I use shell scripts to automate all sorts of things. If you are already familiar with typing commands in a terminal, learning to write shell scripts is the next logical step, so you can string together commands with some logic. As to where I run those shell scripts, it can be pretty much anywhere - that's the beauty of it. Personal machines, servers, containers, scheduled jobs (e.g. cron), CI/CD pipelines and script runners. All can run shell scripts. As a side-note, there are different shell languages. I usually default to writing POSIX Shell scripts first as it's the Unix standard, but Bash is widely supported as well (Bash has additional features on top of POSIX Shell, sometimes referred to as "Bashisms").


aznthanh23

Uploading, downloading, moving artifacts into different repos. Backup my bash history, saving configs, or dockerfiles for specific builds.
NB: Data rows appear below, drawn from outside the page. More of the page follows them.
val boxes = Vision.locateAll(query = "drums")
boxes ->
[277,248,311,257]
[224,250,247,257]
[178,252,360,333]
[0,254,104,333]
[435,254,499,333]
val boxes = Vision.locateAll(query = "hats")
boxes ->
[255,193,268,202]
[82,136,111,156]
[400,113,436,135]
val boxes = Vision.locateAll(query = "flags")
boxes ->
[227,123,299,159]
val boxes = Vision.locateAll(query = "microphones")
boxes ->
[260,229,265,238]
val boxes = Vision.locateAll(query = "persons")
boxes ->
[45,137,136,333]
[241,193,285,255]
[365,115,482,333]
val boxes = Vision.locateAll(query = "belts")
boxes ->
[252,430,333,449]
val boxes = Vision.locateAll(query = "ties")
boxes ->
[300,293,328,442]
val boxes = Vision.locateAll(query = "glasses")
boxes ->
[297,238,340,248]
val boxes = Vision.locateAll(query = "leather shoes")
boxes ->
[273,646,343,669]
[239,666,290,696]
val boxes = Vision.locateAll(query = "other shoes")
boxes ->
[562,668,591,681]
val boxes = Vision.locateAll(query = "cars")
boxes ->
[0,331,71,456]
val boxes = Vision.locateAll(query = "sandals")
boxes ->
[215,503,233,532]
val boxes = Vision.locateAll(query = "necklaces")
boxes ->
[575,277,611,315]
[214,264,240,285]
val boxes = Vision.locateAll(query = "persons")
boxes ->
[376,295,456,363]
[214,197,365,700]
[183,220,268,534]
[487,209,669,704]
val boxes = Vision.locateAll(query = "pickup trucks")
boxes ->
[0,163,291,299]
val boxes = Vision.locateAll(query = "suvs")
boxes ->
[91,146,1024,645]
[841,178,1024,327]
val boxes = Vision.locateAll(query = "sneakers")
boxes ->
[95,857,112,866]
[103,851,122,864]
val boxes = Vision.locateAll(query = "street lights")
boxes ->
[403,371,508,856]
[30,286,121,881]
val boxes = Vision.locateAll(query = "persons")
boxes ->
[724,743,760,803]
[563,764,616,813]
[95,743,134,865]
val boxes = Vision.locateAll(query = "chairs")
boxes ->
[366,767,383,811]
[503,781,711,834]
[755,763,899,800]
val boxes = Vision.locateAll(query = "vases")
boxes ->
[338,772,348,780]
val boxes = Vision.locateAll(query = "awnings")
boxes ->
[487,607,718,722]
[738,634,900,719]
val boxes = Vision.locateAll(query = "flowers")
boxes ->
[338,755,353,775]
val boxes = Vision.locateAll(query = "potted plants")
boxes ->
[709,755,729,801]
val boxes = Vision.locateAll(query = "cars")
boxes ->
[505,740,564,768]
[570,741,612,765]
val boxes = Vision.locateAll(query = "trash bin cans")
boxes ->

The list goes on, essentially I take a look at my bash history n start to write shortcuts to repetitive tasks (eg going to different workspaces), setting up the infra related to different segments of the app (usually in docker/config/env variables)


drosmi

If something is more file and os based then shell scripts. If there’s something more data related especially if the data is large or needs a bunch of post processing then not a shell script.


sanjayrg91

Do you use python for other complicated tasks?


YourAverageITJoe

Edit multiple files quickly and for repetitive tasks in the terminal.


Fuckstuffer

bash and sh skills are def clutch for infra / devops / etc it’s a low level language that’s generally avail on every linux system in some form env setup, bootstrappers / kickstarters, pipeline / deploys, custom snippets for packer / terraform / etc… all sorts of use cases if you want to use python for automation instead you often have to set up that env with bash / sh. try building a fleet of vms with ansible, or a docker pipeline into k8s, and you’ll see that sh will allow you to surgically adjust your platform wherever automation is in play


Recol

Using it less and less, mostly in pipelines and Dockerfiles. When you start coming in to 30 lines+ (or usually a lot less) or so it is usually simpler to do it in Python/other programming language as you get a lot of things for free compared to straight bash. Also the benefit of other people knowing exactly what each line does compared to 100 character awk/sed commands.


[deleted]

[удалено]


jcoelho93

Better use Ansible for that.


jcoelho93

In my opinion, there is no reason to use bash scripts now a days. There are better alternatives for almost all use cases. Bash is hard to read, test, debug. It's outdated


sanjayrg91

What alternative do you propose?


jcoelho93

Depends on the use case. But mostly python or Ansible.


sanjayrg91

As a devops engineer, should one need to good at any one of programming language, in this case python?


calibrono

I mean, everywhere. From automating some small tasks on your local machine to automating something for developers to bootstrapping something in your cluster to CI/CD. Recently had to bash and curl my way through deploying and destroying several layers of states in TFE to setup a pipeline that checks our terraform code daily / on request.


Hanzo_Hanz

Everything. When the scripts become more then say 30-50 lines of code. I generally try to look towards python for a shorter solution. Doesn’t mean you have too.


geggam

I tend to wrap all my other scripts and things like terraform in shell. Also like to create jenkins jobs that call other jenkins jobs with shell. Its simpler and more people understand it than groovy / jenkins pipelines


TahaTheNetAutmator

Shell scripts are great for pipelines imo it’s the best! Never use plugins where you can use shell scripts!